Nonostante la ripresa economica sia confermata dalle imprese e ‘certificata’ dal Governo che nella Nade, con una crescita previsionale del PIL nel 2021 pari al 6% c’è ancora chi fa ricorso alla cassa integrazione.
Segno che la crisi economico-pandemica non è ancora stata superata del tutto. Non tutte le aziende hanno ripreso la produzione ai ritmi pre-pandemia, altre sono sul punto di chiusura e altre ancora, in attesa di commesse più significative, preferiscono tenere ancora sospesi i rapporti di lavoro. Il ricorso alla cassa integrazione per le aziende è, d’altronde, anche un modo per traghettarsi da una fase ad un altra, conservando una determinata posizione di vantaggio sul mercato e senza correre il rischio di doversi privare del capitale umano.

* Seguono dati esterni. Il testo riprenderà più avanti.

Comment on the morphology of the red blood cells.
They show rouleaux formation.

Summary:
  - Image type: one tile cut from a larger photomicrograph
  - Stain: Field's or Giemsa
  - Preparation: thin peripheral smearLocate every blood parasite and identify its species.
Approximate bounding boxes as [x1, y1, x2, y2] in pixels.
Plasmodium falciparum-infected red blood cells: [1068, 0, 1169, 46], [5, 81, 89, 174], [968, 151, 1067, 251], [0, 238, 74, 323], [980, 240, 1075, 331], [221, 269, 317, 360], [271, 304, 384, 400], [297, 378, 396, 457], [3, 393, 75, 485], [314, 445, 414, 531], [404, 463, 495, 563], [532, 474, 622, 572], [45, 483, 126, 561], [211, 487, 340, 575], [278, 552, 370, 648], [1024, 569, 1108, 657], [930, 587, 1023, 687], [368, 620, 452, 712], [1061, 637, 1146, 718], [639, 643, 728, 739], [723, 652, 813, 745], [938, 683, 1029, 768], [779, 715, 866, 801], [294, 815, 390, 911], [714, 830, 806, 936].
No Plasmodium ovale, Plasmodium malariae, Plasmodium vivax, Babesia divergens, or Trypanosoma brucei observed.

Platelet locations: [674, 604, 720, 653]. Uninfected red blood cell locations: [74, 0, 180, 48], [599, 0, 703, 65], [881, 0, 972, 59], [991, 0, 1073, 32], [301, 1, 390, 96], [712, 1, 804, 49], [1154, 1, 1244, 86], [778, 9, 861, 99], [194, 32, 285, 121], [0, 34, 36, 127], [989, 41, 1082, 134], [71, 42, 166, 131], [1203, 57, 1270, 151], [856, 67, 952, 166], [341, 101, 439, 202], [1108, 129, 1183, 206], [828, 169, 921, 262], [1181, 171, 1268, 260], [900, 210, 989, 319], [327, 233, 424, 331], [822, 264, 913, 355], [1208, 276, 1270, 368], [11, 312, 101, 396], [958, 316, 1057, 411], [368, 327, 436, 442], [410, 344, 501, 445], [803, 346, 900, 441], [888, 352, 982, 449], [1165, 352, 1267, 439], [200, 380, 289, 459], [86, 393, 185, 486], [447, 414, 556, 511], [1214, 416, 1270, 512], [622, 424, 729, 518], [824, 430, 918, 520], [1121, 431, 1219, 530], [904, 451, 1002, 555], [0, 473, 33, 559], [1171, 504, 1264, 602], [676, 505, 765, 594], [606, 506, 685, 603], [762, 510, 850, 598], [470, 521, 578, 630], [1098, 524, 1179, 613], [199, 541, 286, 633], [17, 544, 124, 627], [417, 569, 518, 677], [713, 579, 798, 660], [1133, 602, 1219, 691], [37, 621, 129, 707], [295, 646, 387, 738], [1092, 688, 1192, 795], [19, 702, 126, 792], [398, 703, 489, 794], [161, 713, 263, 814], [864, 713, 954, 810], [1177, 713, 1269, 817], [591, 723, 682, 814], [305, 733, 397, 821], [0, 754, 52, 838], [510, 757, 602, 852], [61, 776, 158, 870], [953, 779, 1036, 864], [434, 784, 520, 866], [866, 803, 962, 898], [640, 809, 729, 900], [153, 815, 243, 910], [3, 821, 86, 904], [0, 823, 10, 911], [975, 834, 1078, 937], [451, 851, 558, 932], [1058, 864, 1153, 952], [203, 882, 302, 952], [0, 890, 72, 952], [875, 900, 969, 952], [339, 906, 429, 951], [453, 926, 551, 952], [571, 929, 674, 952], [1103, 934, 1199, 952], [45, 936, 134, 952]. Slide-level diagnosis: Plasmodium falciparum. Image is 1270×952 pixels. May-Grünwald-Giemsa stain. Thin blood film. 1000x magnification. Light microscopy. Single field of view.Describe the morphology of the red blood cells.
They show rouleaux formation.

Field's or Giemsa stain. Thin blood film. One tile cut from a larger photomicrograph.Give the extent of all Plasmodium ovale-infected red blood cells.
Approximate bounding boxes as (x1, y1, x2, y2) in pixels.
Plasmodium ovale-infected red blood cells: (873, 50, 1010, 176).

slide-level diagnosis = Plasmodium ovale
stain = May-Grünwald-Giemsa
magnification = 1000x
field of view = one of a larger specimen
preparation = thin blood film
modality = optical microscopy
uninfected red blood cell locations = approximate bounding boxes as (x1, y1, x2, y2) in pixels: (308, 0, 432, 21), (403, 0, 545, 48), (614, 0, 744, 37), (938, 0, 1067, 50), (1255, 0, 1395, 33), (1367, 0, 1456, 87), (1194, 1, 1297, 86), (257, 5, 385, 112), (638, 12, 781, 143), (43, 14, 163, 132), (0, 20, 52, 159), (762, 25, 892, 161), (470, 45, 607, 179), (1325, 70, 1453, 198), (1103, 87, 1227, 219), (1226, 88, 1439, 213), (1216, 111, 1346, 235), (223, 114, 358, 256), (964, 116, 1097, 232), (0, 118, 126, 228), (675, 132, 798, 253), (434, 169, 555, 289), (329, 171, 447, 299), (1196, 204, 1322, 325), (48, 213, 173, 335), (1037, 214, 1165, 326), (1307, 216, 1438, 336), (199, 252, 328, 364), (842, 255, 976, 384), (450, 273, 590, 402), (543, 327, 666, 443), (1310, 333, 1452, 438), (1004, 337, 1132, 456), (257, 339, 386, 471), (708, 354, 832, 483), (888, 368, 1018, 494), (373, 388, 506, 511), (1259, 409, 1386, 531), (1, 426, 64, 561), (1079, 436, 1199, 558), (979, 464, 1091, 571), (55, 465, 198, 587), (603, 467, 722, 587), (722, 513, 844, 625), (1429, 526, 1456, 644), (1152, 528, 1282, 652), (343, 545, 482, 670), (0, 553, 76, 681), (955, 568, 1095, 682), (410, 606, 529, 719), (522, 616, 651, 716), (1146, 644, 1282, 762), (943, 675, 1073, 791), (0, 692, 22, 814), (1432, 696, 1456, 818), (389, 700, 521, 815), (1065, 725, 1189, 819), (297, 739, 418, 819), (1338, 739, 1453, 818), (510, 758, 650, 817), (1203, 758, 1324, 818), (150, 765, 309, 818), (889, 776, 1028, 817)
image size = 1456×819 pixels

Su questo il Governo – anche se con un po’ di ritardo – è intervenuto, prorogando la cassa ingrazione Covid, per i settori in cui è ancora attiva, e per l’industria della Moda.
In particolare il Decreto Fiscale approvato il 15 ottobre scorso è così intervenuto sugli ammortizzatori sociali:
- proroga di 13 settimane di cassa integrazione con causale Covid (gratuita) per le piccole imprese del terziario, commercio, artigiani, grande distribuzione, ma anche i giornalisti, da utilizzare dal 1° ottobre al 31 dicembre, a condizione che siano state esaurite le precedenti 28 settimane di proroga della Cig Covid;
- per le aziende industriali della filiera tessile, abbigliamento, calzaturiero la proroga della cassa integrazione è di 9 settimane, anche qui utilizzabili dal 1° ottobre al 31 dicembre a condizione che siano state esaurite le precedenti 17 settimane. Anche in questo caso la Cig è gratuita.
Le aziende che fruiscono della cassa integrazione non possono procedere ai licenziamenti per giustificato motivo oggettivo per tutto il periodo di utilizzo.